TASK PROMPT
Return the whole listing exactly as it stands.

DATASET
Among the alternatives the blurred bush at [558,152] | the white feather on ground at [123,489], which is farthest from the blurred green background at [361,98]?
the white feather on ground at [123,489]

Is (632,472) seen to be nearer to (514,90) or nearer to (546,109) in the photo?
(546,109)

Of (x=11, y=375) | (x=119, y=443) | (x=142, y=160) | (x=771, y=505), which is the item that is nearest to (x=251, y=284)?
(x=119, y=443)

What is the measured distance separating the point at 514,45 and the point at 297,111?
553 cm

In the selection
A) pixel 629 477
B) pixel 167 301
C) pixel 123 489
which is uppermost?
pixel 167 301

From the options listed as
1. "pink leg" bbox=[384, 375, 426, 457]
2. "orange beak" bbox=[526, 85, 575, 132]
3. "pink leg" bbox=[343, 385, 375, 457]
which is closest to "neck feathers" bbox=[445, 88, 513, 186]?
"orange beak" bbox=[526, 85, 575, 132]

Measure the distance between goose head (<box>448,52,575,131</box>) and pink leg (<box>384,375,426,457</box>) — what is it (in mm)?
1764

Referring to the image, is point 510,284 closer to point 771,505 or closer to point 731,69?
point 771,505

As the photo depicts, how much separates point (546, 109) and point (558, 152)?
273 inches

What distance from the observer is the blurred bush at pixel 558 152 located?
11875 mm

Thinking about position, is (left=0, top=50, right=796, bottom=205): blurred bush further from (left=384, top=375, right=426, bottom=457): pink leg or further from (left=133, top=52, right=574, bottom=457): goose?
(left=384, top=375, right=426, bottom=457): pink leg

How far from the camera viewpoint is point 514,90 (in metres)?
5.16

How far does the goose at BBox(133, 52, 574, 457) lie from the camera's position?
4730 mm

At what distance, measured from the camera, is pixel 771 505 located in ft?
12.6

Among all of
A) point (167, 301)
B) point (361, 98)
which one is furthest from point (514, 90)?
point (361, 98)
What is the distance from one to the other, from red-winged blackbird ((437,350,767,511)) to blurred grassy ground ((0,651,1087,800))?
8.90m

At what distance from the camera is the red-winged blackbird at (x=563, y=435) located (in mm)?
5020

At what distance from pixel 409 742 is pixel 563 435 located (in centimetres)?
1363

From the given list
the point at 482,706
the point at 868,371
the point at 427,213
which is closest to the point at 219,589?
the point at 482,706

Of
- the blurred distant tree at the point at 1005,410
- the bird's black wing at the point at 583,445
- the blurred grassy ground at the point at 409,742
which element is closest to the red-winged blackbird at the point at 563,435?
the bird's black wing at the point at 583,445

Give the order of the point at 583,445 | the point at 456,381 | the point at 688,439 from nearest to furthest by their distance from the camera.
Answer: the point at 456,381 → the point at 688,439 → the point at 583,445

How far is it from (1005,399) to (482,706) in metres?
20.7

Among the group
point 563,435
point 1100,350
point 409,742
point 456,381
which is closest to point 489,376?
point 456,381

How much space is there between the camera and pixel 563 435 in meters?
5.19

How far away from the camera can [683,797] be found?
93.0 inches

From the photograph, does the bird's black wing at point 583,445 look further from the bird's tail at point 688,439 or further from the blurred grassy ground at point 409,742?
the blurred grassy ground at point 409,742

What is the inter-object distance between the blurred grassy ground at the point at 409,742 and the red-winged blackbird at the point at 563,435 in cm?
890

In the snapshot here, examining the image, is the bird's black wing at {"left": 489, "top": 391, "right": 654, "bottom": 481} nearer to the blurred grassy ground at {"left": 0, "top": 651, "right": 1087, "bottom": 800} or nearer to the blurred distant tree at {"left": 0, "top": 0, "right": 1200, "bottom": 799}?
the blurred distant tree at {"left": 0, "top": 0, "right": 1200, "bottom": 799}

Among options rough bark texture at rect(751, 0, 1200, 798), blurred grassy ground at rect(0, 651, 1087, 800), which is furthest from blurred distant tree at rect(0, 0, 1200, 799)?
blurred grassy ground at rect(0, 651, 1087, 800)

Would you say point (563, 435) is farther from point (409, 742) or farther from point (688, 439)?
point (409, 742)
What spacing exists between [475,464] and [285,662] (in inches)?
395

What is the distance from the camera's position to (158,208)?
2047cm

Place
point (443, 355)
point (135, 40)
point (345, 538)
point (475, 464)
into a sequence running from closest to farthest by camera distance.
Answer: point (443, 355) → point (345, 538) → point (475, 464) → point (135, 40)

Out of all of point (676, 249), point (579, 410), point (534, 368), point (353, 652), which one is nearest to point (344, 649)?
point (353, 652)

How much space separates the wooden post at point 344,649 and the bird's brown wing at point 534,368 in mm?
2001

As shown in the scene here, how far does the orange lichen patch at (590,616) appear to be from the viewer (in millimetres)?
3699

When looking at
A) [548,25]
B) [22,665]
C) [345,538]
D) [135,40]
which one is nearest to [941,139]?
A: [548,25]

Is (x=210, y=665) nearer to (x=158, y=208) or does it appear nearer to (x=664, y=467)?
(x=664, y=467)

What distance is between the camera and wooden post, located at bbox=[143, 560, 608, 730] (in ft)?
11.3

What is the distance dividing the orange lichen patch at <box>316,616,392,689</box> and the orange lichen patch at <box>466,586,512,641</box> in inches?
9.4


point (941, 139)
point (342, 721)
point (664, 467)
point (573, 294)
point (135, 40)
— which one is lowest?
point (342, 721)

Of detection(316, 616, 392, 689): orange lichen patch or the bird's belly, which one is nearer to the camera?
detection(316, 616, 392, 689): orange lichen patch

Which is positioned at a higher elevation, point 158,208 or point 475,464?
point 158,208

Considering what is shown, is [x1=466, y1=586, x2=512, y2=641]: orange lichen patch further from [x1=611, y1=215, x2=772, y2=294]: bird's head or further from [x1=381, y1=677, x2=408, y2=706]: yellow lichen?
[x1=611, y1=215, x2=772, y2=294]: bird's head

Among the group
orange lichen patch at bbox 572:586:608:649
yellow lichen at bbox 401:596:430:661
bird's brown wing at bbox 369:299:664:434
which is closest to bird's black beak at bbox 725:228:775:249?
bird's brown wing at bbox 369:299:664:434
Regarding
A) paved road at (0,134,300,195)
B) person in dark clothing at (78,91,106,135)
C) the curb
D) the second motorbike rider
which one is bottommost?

TASK OUTPUT
Among the alternatives the blurred bush at [558,152] | the white feather on ground at [123,489], which is farthest from the blurred green background at [361,98]?
the white feather on ground at [123,489]

Is (632,472) seen to be nearer to (514,90) or nearer to (546,109) in the photo?
(546,109)

Of (x=11, y=375) | (x=119, y=443) | (x=142, y=160) | (x=771, y=505), which is the item that is nearest to (x=251, y=284)?
(x=119, y=443)

What is the measured distance separating the point at 514,45 and the point at 297,111?
553 cm

In the selection
A) pixel 629 477
B) pixel 167 301
C) pixel 123 489
which is uppermost?
pixel 167 301

From the options listed as
1. "pink leg" bbox=[384, 375, 426, 457]
2. "orange beak" bbox=[526, 85, 575, 132]
3. "pink leg" bbox=[343, 385, 375, 457]
which is closest to "neck feathers" bbox=[445, 88, 513, 186]?
"orange beak" bbox=[526, 85, 575, 132]

Measure the distance between goose head (<box>448,52,575,131</box>) and pink leg (<box>384,375,426,457</box>) — what is it (in mm)?
1764

Referring to the image, is point 510,284 closer to point 771,505 or closer to point 731,69?
point 771,505

As the photo depicts, how much separates point (546, 109) and point (558, 152)?
273 inches

What distance from the observer is the blurred bush at pixel 558 152 located?
11875 mm

Thinking about position, is (left=0, top=50, right=796, bottom=205): blurred bush further from (left=384, top=375, right=426, bottom=457): pink leg or further from (left=133, top=52, right=574, bottom=457): goose?
(left=384, top=375, right=426, bottom=457): pink leg

How far from the camera viewpoint is point 514,90 (in metres)?
5.16

How far does the goose at BBox(133, 52, 574, 457) lie from the camera's position?
4730 mm

At what distance, measured from the camera, is pixel 771 505 located in ft?
12.6

Among all of
A) point (167, 301)
B) point (361, 98)
which one is furthest from point (514, 90)?
point (361, 98)
What is the distance from one to the other, from red-winged blackbird ((437,350,767,511)) to blurred grassy ground ((0,651,1087,800))?
8.90m

At what distance from the camera is the red-winged blackbird at (x=563, y=435) located (in mm)?
5020

At what distance from pixel 409 742 is pixel 563 435 located (in centimetres)?
1363

From the given list
the point at 482,706
the point at 868,371
the point at 427,213
which is closest to the point at 219,589?
the point at 482,706

Of
- the blurred distant tree at the point at 1005,410
- the bird's black wing at the point at 583,445
- the blurred grassy ground at the point at 409,742
which element is closest to the red-winged blackbird at the point at 563,435?
the bird's black wing at the point at 583,445

Give the order of the point at 583,445 | the point at 456,381 | the point at 688,439 from nearest to furthest by their distance from the camera.
Answer: the point at 456,381 → the point at 688,439 → the point at 583,445

How far is it from (1005,399) to (482,706) in metres?
20.7

Among the group
point 563,435
point 1100,350
point 409,742
point 456,381
which is closest to point 489,376?
point 456,381

How much space is there between the camera and pixel 563 435 in meters?
5.19

How far away from the camera can [683,797] be found?
93.0 inches

From the photograph, does the bird's black wing at point 583,445 look further from the bird's tail at point 688,439 or further from the blurred grassy ground at point 409,742?
the blurred grassy ground at point 409,742

What is the inter-object distance between the blurred grassy ground at the point at 409,742 and the red-winged blackbird at the point at 563,435 in cm?
890

In the snapshot here, examining the image, is the bird's black wing at {"left": 489, "top": 391, "right": 654, "bottom": 481} nearer to the blurred grassy ground at {"left": 0, "top": 651, "right": 1087, "bottom": 800} or nearer to the blurred distant tree at {"left": 0, "top": 0, "right": 1200, "bottom": 799}?
the blurred distant tree at {"left": 0, "top": 0, "right": 1200, "bottom": 799}

Among options rough bark texture at rect(751, 0, 1200, 798), blurred grassy ground at rect(0, 651, 1087, 800), which is furthest from blurred distant tree at rect(0, 0, 1200, 799)?
blurred grassy ground at rect(0, 651, 1087, 800)

Would you say point (563, 435) is farther from point (409, 742) or farther from point (688, 439)?
point (409, 742)
What spacing exists between [475,464] and [285,662] (in inches)?
395

What is the distance from the camera's position to (158,208)?
2047cm

Place
point (443, 355)
point (135, 40)
point (345, 538)
point (475, 464)
into a sequence running from closest to farthest by camera distance.
Answer: point (443, 355) → point (345, 538) → point (475, 464) → point (135, 40)

Out of all of point (676, 249), point (579, 410), point (534, 368), point (353, 652), which one is nearest to point (344, 649)?
point (353, 652)

How much space separates the wooden post at point 344,649 and the bird's brown wing at point 534,368 in mm?
2001

As shown in the scene here, how far does the orange lichen patch at (590,616) appear to be from the viewer (in millimetres)?
3699

When looking at
A) [548,25]
B) [22,665]
C) [345,538]
D) [135,40]
which one is nearest to [941,139]?
A: [548,25]

Is (x=210, y=665) nearer to (x=158, y=208) or does it appear nearer to (x=664, y=467)?
(x=664, y=467)

What distance is between the camera and wooden post, located at bbox=[143, 560, 608, 730] (in ft)?
11.3

What is the distance dividing the orange lichen patch at <box>316,616,392,689</box> and the orange lichen patch at <box>466,586,512,641</box> in inches?
9.4


point (941, 139)
point (342, 721)
point (664, 467)
point (573, 294)
point (135, 40)
— which one is lowest?
point (342, 721)

Of detection(316, 616, 392, 689): orange lichen patch or the bird's belly, which one is nearer to the camera?
detection(316, 616, 392, 689): orange lichen patch

Which is positioned at a higher elevation, point 158,208 or point 475,464?
point 158,208

Considering what is shown, is [x1=466, y1=586, x2=512, y2=641]: orange lichen patch further from [x1=611, y1=215, x2=772, y2=294]: bird's head or further from [x1=381, y1=677, x2=408, y2=706]: yellow lichen?
[x1=611, y1=215, x2=772, y2=294]: bird's head

Among the group
orange lichen patch at bbox 572:586:608:649
yellow lichen at bbox 401:596:430:661
bird's brown wing at bbox 369:299:664:434
which is closest to bird's black beak at bbox 725:228:775:249?
bird's brown wing at bbox 369:299:664:434
Regarding
A) paved road at (0,134,300,195)
B) person in dark clothing at (78,91,106,135)
C) the curb
D) the second motorbike rider
which one is bottommost?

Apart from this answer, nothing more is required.